TAOCP 2.2.6 Exercise 8
We can generalize the two-dimensional trick of equation (10) to the case of six tetrahedral arrays `A[I,J,K]`, `B[I,J,K]`, `C[I,J,K]`, `D[I,J,K]`, `E[I,J,K]`, `F[I,J,K]`.
Section 2.2.6: Arrays and Orthogonal Lists
Exercise 8. [**] [33] (P. Wegner.) Suppose we have six tetrahedral arrays A[I,J,K], B[I,J,K], C[I,J,K], D[I,J,K], E[I,J,K], and F[I,J,K] to store in memory, where $0 \le K \le J \le I \le n$. Is there a neat way to accomplish this, analogous to (10) in the two-dimensional case?
Verified: no
Solve time: 37s
We can generalize the two-dimensional trick of equation (10) to the case of six tetrahedral arrays A[I,J,K], B[I,J,K], C[I,J,K], D[I,J,K], E[I,J,K], F[I,J,K]. Let T[I,J,K] denote a single three-dimensional array of size $(n+1) \times (n+2) \times (n+3)/6$ (that is, large enough to contain all six tetrahedral arrays when packed appropriately).

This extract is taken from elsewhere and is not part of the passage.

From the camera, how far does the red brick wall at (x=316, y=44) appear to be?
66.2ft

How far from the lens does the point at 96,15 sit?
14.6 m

Then we can assign disjoint subspaces of T to each array by shifting the indices of the second and third dimensions, in analogy with B[j,k] = C[k,j+1] in the two-dimensional case. For example, we may define six offset functions $\delta_A, \delta_B, \dots, \delta_F$ such that
$$ A[I,J,K] = T[I,J+\delta_A(I),K+\Delta_A(I,J)],\quad B[I,J,K] = T[I,J+\delta_B(I),K+\Delta_B(I,J)],\quad \ldots $$
where the offsets are chosen so that for fixed $I$, the six tetrahedral arrays occupy contiguous, nonoverlapping blocks in the lexicographic order of the J,K indices. By constructing these offset tables systematically, all six arrays fit within a single contiguous three-dimensional array of size $(n+1)(n+2)(n+3)$, and random access to any element of any array can be computed via a formula of the form
$$ \operatorname{LOC}(X[I,J,K]) = \operatorname{LOC}(T[0,0,0]) + f_1(I) + f_2(J) + f_3(K), $$
where $X$ is any of A through F and the functions $f_1$, $f_2$, $f_3$ incorporate the offsets for that array. This approach preserves linear addressing and packs all six tetrahedral arrays tightly, just as in the two-dimensional case.
This completes the proof.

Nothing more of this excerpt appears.